How can we determine easily that the following transition matrix is irreducible? Let $n\in\Bbb N$ be arbitrary, and define the matrix $A=(a_{ij})_{i,j=0}^n$ via:
$$a_{ij}=\begin{cases}0&|i-j|\neq1\\\frac{i}{n}&j=i-1\\\frac{n-i}{n}&j=i+1\end{cases}$$
Which represents the transition matrix of the Markov shift system where $n$ balls numbered $1\to n$ are distributed across two urns, and at every time step an integer value $1\le k\le n$ is chosen equiprobably, and the ball numbered $k$ is moved from the urn it's in to the other, and the state is the number of balls in the first urn.
The text I was following claimed without proof that $A$ is always irreducible, but I don't know how one shows that. Computing $\sum_{k=1}^nA^k$  in general is not easy, nor is trying to reason about the general graph represented by $A$. Indeed, I might try to show it is not able to be permuted into a block-triangular matrix, but I believe it is defacto block-triangular - for $n=4$:
$$A=\begin{bmatrix}0&1&0&0&0\\1/4&0&3/4&0&0\\0&1/4&0&3/4&0\\0&0&1/4&0&3/4\\0&0&0&1&0\end{bmatrix}$$
Is there not a block triangle formed by the four zeroes in the bottom left-hand corner? I feel like I am overlooking something trivial.
Many thanks for any clarification.
 A: You don't need to actually compute $A^k$ to show that $(A^k)_{ij}>0$.
Choose two arbitrary states $i$ and $j$. We want to show there exists $k$ such that $(A^k)_{ij}>0$, that is, we can transition from state $i$ to state $j$ in $k$ steps.
Thinking heuristically for a moment, we know the number of balls in the first urn increases or decreases by exactly one at every step. So if $i>j$ we can transition from state $i$ to state $j$ by removing balls from the first urn, and if $i<j$ we can transition from state $i$ to state $j$ by adding balls to the first urn. If $i=j$ we can add and remove or remove and add a ball to the first urn.
Formalizing the argument above, we have four cases:

*

*$i>j$: Let $k=i-j$, so $j=i-k$. Then,
$$(A^k)_{ij} \geq a_{i,i-1} a_{i-1,i-2} \cdots a_{i-k+1,i-k}=\left(\frac{i}{n}\right)\left(\frac{i-1}{n}\right)\cdots \left(\frac{i-k+1}{n}\right)$$
Note that all of the terms in this product are strictly positive, as $i-k+1=j+1 \geq 1$.

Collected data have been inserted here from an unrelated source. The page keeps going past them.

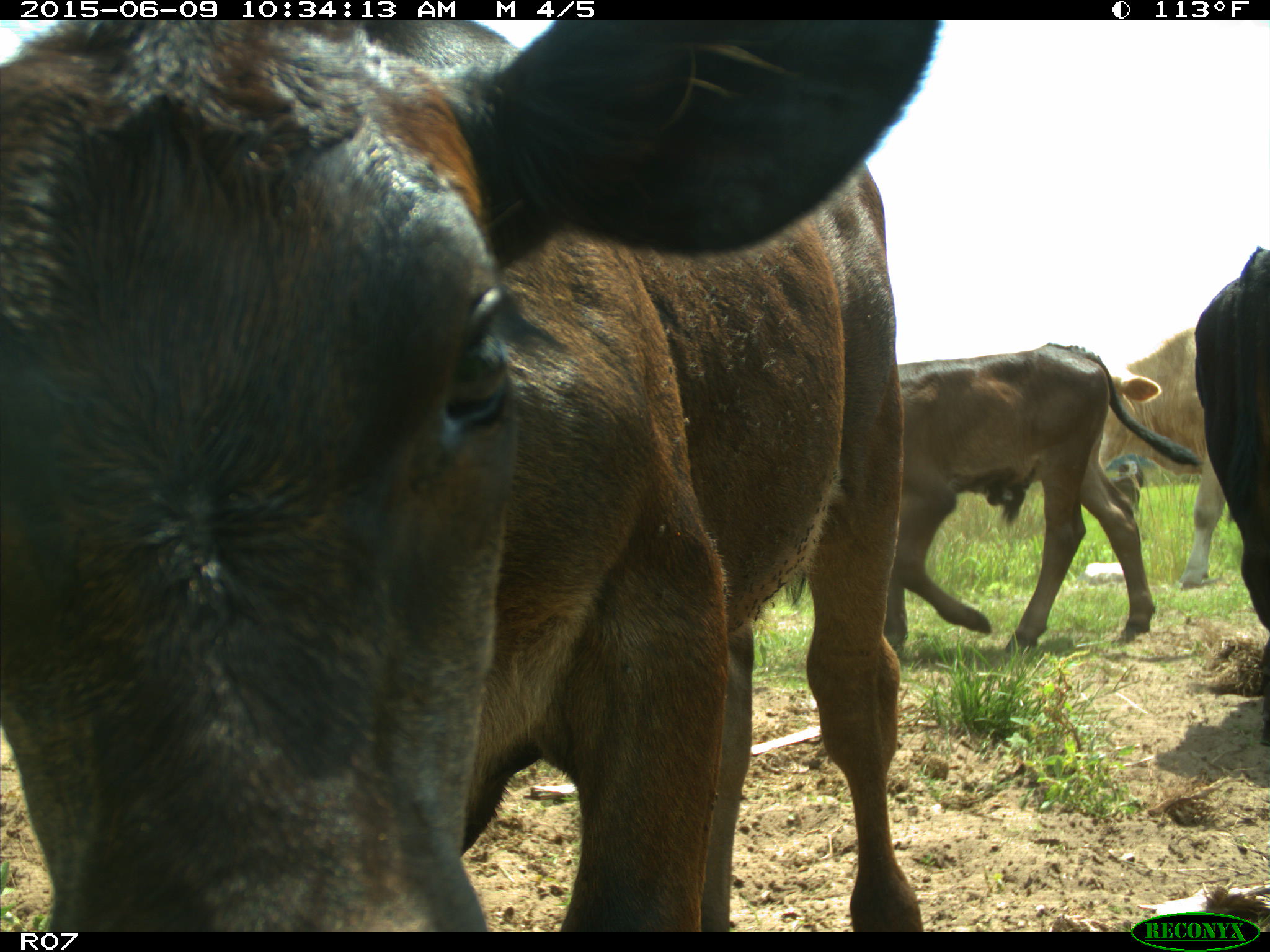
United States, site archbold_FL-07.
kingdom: Animalia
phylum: Chordata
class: Mammalia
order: Artiodactyla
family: Bovidae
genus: Bos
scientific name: Bos taurus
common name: domestic cow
Bos taurus (domestic cow).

*$i<j$: I'll leave you to argue this similarly to the first case.

*$i=j=0$: In this case we can't remove a ball from the first urn, so we'll have to add one first. That is, we just need to show $a_{0,1} a_{1,0}>0$.

*$i=j=n$: In this case we can't add a ball, so first we remove. That is, we need to show $a_{n,n-1}a_{n-1,n}>0$.

Finally, note that your matrix is incorrect. It should be:
$$A=\begin{bmatrix}0&1&0&0&0\\1/4&0&3/4&0&0\\0&1/2&0&1/2&0\\0&0&3/4&0&1/4\\0&0&0&1&0\end{bmatrix}.$$
A: You can determine whether the matrix $\sum_{k=1}^n A^k$ is positive for some $n$ without using numerical arithmetic: just use Boolean arithmetic. In other words, first replace each positive entry in $A$ by a $1$, and then compute $S_n = \sum_{k=1}^n A^k$ using the Boolean arithmetic formulas
\begin{align*}
0+0=0, &\qquad 0+1=1+0=1+1=1 \\
0 \cdot 0 = 0 \cdot 1 = 1 \cdot 0 = 0, &\qquad 1 \cdot 1 = 1
\end{align*}
As you compute $S_1,S_2,S_3,\ldots$, there must be some value of $n$ such that $S_n=S_{n+1}$. When you reach that value, stop. If $S_n$ is all $1$'s then $A$ is irreducible. Otherwise, it's not.
A: The best for me is to look at irreducibility of state-space which means that any state be reached from any other state with positive probability.
Just build the graph $G=(V,E)$ associated with the matrix $A$ such that $V=\{1,\ldots,5\}$ and $(i,j)\in E$ if and only $a_{ij}\ne0$. Then, show that any state can be reached from any other states in maximum 4 steps on that graph. This means that the state-space is irreducible and that $\sum_{i=1}^4A^i$ is positive.
Interestingly, this shows that the irreducibility property is a structural property of the Markov chain and does not depend on the actual values of the conditional probabilities. It only depends on the pattern of the non-zero entries.
This is somehow connected to the answer by Lee Mosher which also consider the sign pattern through entries which are either 0 or 1, an approach well-known in the analysis of sign matrices.